• [DESCRIPTION OF THE TASK]
Reproduce the listing below verbatim, line for line, omitting the pictures from your output.

Dataset excerpt
::::

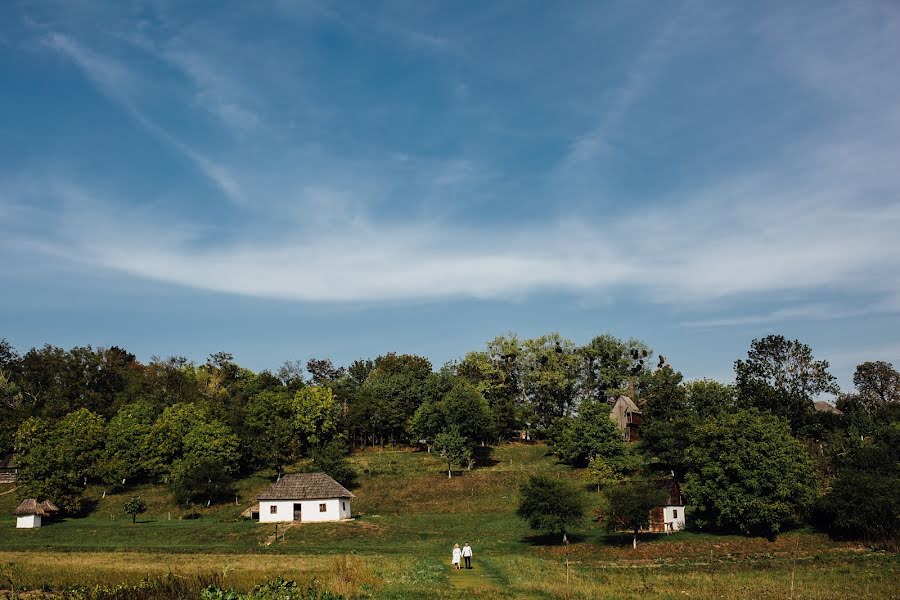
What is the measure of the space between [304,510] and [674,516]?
1414 inches

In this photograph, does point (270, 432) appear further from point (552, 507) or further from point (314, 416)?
point (552, 507)

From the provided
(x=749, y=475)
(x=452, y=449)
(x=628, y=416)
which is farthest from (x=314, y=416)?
(x=749, y=475)

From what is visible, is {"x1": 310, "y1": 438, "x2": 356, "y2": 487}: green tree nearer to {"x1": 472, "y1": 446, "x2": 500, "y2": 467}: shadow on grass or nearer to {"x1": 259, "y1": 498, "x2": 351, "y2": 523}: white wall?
{"x1": 259, "y1": 498, "x2": 351, "y2": 523}: white wall

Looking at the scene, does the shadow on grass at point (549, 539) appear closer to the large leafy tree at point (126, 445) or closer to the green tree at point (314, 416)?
the green tree at point (314, 416)

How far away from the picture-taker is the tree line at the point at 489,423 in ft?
170

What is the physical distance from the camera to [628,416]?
106m

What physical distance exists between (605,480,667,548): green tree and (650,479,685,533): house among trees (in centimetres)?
485

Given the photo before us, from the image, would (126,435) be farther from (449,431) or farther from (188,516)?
(449,431)

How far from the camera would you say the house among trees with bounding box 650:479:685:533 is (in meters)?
53.8

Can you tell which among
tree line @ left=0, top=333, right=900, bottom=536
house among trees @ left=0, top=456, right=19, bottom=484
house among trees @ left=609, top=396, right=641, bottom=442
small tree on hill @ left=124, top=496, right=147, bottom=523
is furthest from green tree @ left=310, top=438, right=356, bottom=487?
house among trees @ left=609, top=396, right=641, bottom=442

::::

• [SOLVED PROBLEM]
What is the measure of the space between [304,510] and [674,516]?
1414 inches

In this photograph, does point (270, 432) appear further from point (552, 507) or further from point (314, 416)?
point (552, 507)

From the provided
(x=749, y=475)
(x=452, y=449)
(x=628, y=416)
which is farthest from (x=314, y=416)?
(x=749, y=475)

From what is visible, is {"x1": 310, "y1": 438, "x2": 356, "y2": 487}: green tree nearer to {"x1": 472, "y1": 446, "x2": 500, "y2": 467}: shadow on grass or nearer to {"x1": 259, "y1": 498, "x2": 351, "y2": 523}: white wall?
{"x1": 259, "y1": 498, "x2": 351, "y2": 523}: white wall

Looking at the scene, does the shadow on grass at point (549, 539) appear closer to the large leafy tree at point (126, 445) or closer to the green tree at point (314, 416)?
the green tree at point (314, 416)

How far away from the picture-taker is the tree line at the point at 489,423 in ft?
170

What is the physical distance from the camera to [628,416]?
106m

What physical distance exists between (605,480,667,548): green tree and (650,479,685,533): house among trees (in centimetres)?
485

Given the photo before us, from the image, would (126,435) be farther from (449,431) or farther from (188,516)?
(449,431)

How far from the camera would you say the house among trees with bounding box 650:479:685:533 is (in meters)?
53.8

Can you tell which among
tree line @ left=0, top=333, right=900, bottom=536
house among trees @ left=0, top=456, right=19, bottom=484
house among trees @ left=609, top=396, right=641, bottom=442
small tree on hill @ left=124, top=496, right=147, bottom=523
is furthest from green tree @ left=310, top=438, right=356, bottom=487?
house among trees @ left=609, top=396, right=641, bottom=442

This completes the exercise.